▶ [Extracted material]:
## Begin

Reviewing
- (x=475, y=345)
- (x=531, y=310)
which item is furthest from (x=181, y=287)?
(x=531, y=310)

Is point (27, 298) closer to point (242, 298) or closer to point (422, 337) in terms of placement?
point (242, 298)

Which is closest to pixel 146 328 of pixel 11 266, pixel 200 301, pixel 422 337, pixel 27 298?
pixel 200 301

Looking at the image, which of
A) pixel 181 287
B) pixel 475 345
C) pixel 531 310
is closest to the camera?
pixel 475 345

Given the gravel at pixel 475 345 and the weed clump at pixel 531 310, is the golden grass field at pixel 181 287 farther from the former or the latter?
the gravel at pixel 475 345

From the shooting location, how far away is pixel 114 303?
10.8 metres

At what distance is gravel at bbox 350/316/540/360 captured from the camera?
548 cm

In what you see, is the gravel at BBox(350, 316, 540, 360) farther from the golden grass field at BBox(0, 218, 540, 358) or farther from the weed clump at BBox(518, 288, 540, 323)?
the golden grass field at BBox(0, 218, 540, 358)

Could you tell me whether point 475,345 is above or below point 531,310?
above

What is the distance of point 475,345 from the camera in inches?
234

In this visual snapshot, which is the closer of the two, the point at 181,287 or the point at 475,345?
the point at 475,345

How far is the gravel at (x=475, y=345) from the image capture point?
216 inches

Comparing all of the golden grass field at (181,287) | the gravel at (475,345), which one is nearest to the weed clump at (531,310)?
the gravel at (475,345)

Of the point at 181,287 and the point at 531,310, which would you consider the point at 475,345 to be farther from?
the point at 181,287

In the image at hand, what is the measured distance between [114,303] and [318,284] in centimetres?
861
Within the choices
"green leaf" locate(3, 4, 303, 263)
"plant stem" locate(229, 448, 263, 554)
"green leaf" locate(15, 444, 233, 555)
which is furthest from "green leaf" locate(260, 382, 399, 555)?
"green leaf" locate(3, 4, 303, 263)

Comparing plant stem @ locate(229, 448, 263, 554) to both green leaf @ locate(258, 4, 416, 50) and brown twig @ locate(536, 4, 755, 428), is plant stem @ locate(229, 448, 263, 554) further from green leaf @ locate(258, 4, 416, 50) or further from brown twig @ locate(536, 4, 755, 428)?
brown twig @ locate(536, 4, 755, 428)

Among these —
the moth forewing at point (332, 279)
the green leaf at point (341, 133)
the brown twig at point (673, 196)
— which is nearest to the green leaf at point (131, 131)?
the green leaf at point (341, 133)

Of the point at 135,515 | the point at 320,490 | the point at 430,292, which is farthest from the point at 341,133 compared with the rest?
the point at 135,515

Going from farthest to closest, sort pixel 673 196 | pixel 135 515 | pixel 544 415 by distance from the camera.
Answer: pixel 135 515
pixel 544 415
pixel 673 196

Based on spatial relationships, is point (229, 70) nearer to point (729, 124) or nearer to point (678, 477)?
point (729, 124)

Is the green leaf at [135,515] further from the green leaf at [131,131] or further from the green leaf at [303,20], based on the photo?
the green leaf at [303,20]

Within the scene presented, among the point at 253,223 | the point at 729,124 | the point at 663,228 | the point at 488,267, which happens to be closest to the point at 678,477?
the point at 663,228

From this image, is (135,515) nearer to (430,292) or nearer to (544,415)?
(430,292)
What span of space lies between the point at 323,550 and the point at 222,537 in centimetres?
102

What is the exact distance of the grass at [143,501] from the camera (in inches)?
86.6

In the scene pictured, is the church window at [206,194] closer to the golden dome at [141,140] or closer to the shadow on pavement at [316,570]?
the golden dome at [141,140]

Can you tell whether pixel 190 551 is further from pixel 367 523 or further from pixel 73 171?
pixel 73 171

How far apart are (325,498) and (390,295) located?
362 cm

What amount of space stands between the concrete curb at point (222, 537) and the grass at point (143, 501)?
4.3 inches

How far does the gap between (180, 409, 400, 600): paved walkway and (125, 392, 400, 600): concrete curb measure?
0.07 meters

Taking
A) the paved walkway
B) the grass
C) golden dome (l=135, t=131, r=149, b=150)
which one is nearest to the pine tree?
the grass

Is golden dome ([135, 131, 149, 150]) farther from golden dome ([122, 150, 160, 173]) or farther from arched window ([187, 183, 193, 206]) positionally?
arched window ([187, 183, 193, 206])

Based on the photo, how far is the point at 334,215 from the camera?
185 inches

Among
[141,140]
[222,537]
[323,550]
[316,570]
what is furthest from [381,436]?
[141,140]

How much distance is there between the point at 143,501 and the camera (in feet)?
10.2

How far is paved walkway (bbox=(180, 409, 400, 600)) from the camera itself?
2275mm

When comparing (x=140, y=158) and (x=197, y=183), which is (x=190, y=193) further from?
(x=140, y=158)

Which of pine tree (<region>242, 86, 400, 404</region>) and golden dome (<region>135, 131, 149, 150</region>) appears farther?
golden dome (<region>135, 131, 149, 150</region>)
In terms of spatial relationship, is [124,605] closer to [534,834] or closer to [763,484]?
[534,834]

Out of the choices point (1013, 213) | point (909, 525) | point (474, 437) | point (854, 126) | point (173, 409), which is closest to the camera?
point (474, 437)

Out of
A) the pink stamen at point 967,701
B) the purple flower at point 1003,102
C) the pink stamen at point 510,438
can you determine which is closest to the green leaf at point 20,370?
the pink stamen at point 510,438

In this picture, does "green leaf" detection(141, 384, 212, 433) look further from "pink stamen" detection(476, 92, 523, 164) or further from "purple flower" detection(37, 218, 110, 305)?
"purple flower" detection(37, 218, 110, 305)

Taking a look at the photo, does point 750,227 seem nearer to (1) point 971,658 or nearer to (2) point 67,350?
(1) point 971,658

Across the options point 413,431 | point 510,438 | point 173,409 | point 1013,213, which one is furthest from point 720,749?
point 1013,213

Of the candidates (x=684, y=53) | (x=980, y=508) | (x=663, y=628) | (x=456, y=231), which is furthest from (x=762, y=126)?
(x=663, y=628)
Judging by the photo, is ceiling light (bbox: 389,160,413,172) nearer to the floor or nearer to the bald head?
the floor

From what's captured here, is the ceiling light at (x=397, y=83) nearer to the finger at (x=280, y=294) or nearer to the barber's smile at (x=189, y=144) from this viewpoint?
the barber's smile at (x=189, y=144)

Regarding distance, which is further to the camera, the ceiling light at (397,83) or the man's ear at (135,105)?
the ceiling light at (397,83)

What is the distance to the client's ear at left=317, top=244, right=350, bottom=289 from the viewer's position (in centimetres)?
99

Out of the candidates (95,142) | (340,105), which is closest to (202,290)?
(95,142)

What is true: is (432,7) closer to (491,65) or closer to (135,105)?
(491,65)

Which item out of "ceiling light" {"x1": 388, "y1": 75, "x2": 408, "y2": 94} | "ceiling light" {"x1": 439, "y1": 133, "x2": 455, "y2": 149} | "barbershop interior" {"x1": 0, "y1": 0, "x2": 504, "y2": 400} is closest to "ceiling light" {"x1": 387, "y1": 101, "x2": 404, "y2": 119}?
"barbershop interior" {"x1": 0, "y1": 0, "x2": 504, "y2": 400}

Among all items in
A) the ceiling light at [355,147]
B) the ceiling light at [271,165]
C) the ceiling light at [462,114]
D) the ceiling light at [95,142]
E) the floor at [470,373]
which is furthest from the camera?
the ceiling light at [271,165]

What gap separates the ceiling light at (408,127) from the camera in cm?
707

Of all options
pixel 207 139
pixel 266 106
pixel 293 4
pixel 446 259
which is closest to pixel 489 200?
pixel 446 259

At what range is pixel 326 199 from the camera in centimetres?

## End

▶ [Exercise details]: Everything in the listing above should be restated exactly.

▶ [Answer below]:
Reviewing
- (x=475, y=345)
- (x=531, y=310)
which item is furthest from (x=181, y=287)?
(x=531, y=310)

Is point (27, 298) closer to point (242, 298) or closer to point (422, 337) in terms of placement?
point (242, 298)

Which is closest to pixel 146 328 of pixel 11 266, pixel 200 301, pixel 422 337, pixel 27 298?
pixel 200 301

Looking at the image, which of
A) pixel 181 287
B) pixel 475 345
C) pixel 531 310
is closest to the camera?
pixel 475 345

Given the gravel at pixel 475 345 and the weed clump at pixel 531 310, is the golden grass field at pixel 181 287 farther from the former or the latter?
the gravel at pixel 475 345

From the shooting location, how far away is pixel 114 303?
10.8 metres

At what distance is gravel at bbox 350/316/540/360 captured from the camera?
548 cm

In what you see, is the gravel at BBox(350, 316, 540, 360) farther from the golden grass field at BBox(0, 218, 540, 358) or farther from the weed clump at BBox(518, 288, 540, 323)?
the golden grass field at BBox(0, 218, 540, 358)

Could you tell me whether point 475,345 is above or below point 531,310?
above

What is the distance of point 475,345 from the camera in inches?
234

In this visual snapshot, which is the closer of the two, the point at 181,287 or the point at 475,345?
the point at 475,345

How far is the gravel at (x=475, y=345) from the image capture point?
216 inches

Comparing all of the golden grass field at (181,287) | the gravel at (475,345), which one is nearest to the weed clump at (531,310)?
the gravel at (475,345)

Of the point at 181,287 and the point at 531,310, which would you consider the point at 475,345 to be farther from?
the point at 181,287

In the image at hand, what is the measured distance between [114,303] and [318,284] in centimetres?
861
Within the choices
"green leaf" locate(3, 4, 303, 263)
"plant stem" locate(229, 448, 263, 554)
"green leaf" locate(15, 444, 233, 555)
which is furthest from "green leaf" locate(260, 382, 399, 555)?
"green leaf" locate(3, 4, 303, 263)

Comparing plant stem @ locate(229, 448, 263, 554) to both green leaf @ locate(258, 4, 416, 50) and brown twig @ locate(536, 4, 755, 428), is plant stem @ locate(229, 448, 263, 554) further from green leaf @ locate(258, 4, 416, 50) or further from brown twig @ locate(536, 4, 755, 428)?
brown twig @ locate(536, 4, 755, 428)

Among these —
the moth forewing at point (332, 279)
the green leaf at point (341, 133)
the brown twig at point (673, 196)
— which is nearest to the green leaf at point (131, 131)?
the green leaf at point (341, 133)

Of the point at 135,515 | the point at 320,490 | the point at 430,292, which is farthest from the point at 341,133 compared with the rest?
the point at 135,515

Going from farthest to closest, sort pixel 673 196 | pixel 135 515 | pixel 544 415 by distance from the camera.
Answer: pixel 135 515
pixel 544 415
pixel 673 196

Based on spatial relationships, is point (229, 70) nearer to point (729, 124) or nearer to point (678, 477)?
point (729, 124)

Is the green leaf at [135,515] further from the green leaf at [131,131] or further from the green leaf at [303,20], based on the photo?
the green leaf at [303,20]

Within the scene presented, among the point at 253,223 | the point at 729,124 | the point at 663,228 | the point at 488,267, which happens to be closest to the point at 678,477?
the point at 663,228

From this image, is (135,515) nearer to (430,292) or nearer to (544,415)?
(430,292)
What span of space lies between the point at 323,550 and the point at 222,537 in centimetres?
102

What is the exact distance of the grass at [143,501] from the camera (in inches)?
86.6

In the scene pictured, is the church window at [206,194] closer to the golden dome at [141,140] or closer to the shadow on pavement at [316,570]?
the golden dome at [141,140]

Can you tell whether pixel 190 551 is further from pixel 367 523 or further from pixel 73 171?
pixel 73 171

How far apart are (325,498) and (390,295) located?
362 cm

What amount of space stands between the concrete curb at point (222, 537) and the grass at point (143, 501)?
4.3 inches

How far does the gap between (180, 409, 400, 600): paved walkway and (125, 392, 400, 600): concrete curb measure?
0.07 meters

Taking
A) the paved walkway
B) the grass
C) golden dome (l=135, t=131, r=149, b=150)
which one is nearest to the pine tree?
the grass

Is golden dome ([135, 131, 149, 150]) farther from golden dome ([122, 150, 160, 173]) or farther from arched window ([187, 183, 193, 206]) positionally?
arched window ([187, 183, 193, 206])

Based on the photo, how far is the point at 334,215 from the camera?
185 inches

Among
[141,140]
[222,537]
[323,550]
[316,570]
what is furthest from [381,436]?
[141,140]

How much distance is there between the point at 143,501 and the camera (in feet)?
10.2

How far is paved walkway (bbox=(180, 409, 400, 600)) from the camera itself?
2275mm

When comparing (x=140, y=158) and (x=197, y=183), which is (x=190, y=193) further from?
(x=140, y=158)

Which of pine tree (<region>242, 86, 400, 404</region>) and golden dome (<region>135, 131, 149, 150</region>) appears farther?
golden dome (<region>135, 131, 149, 150</region>)
In terms of spatial relationship, is [124,605] closer to [534,834] or closer to [763,484]?
[534,834]

Out of the choices point (1013, 213) | point (909, 525) | point (474, 437) | point (854, 126) | point (173, 409), which is closest to the camera?
point (474, 437)

Out of
A) the pink stamen at point 967,701
B) the purple flower at point 1003,102
C) the pink stamen at point 510,438
can you determine which is closest to the green leaf at point 20,370?
the pink stamen at point 510,438

In this picture, does "green leaf" detection(141, 384, 212, 433) look further from "pink stamen" detection(476, 92, 523, 164) or further from "purple flower" detection(37, 218, 110, 305)?
"purple flower" detection(37, 218, 110, 305)

Taking a look at the photo, does point 750,227 seem nearer to (1) point 971,658 or nearer to (2) point 67,350?
(1) point 971,658

Across the options point 413,431 | point 510,438 | point 173,409 | point 1013,213, which one is furthest from point 720,749?
point 1013,213

Of the candidates (x=684, y=53) | (x=980, y=508) | (x=663, y=628) | (x=456, y=231), which is furthest from (x=762, y=126)?
(x=663, y=628)
Judging by the photo, is ceiling light (bbox: 389,160,413,172) nearer to the floor or nearer to the bald head?
the floor

From what's captured here, is the ceiling light at (x=397, y=83) nearer to the finger at (x=280, y=294) or nearer to the barber's smile at (x=189, y=144) from this viewpoint?
the barber's smile at (x=189, y=144)

Regarding distance, which is further to the camera, the ceiling light at (397,83) or the man's ear at (135,105)?
the ceiling light at (397,83)

What is the distance to the client's ear at left=317, top=244, right=350, bottom=289 from the viewer's position (in centimetres)?
99

Out of the candidates (95,142) | (340,105), which is closest to (202,290)?
(95,142)

What is true: is (432,7) closer to (491,65) or closer to (135,105)?
(491,65)

Which item out of "ceiling light" {"x1": 388, "y1": 75, "x2": 408, "y2": 94} | "ceiling light" {"x1": 439, "y1": 133, "x2": 455, "y2": 149} | "barbershop interior" {"x1": 0, "y1": 0, "x2": 504, "y2": 400} is closest to "ceiling light" {"x1": 387, "y1": 101, "x2": 404, "y2": 119}?
"barbershop interior" {"x1": 0, "y1": 0, "x2": 504, "y2": 400}

Among all items in
A) the ceiling light at [355,147]
B) the ceiling light at [271,165]
C) the ceiling light at [462,114]
D) the ceiling light at [95,142]
E) the floor at [470,373]
which is furthest from the camera?
the ceiling light at [271,165]

What gap separates the ceiling light at (408,127) from the camera in cm?
707

Of all options
pixel 207 139
pixel 266 106
pixel 293 4
pixel 446 259
which is closest to pixel 489 200?
pixel 446 259

At what range is pixel 326 199 from the camera in centimetres?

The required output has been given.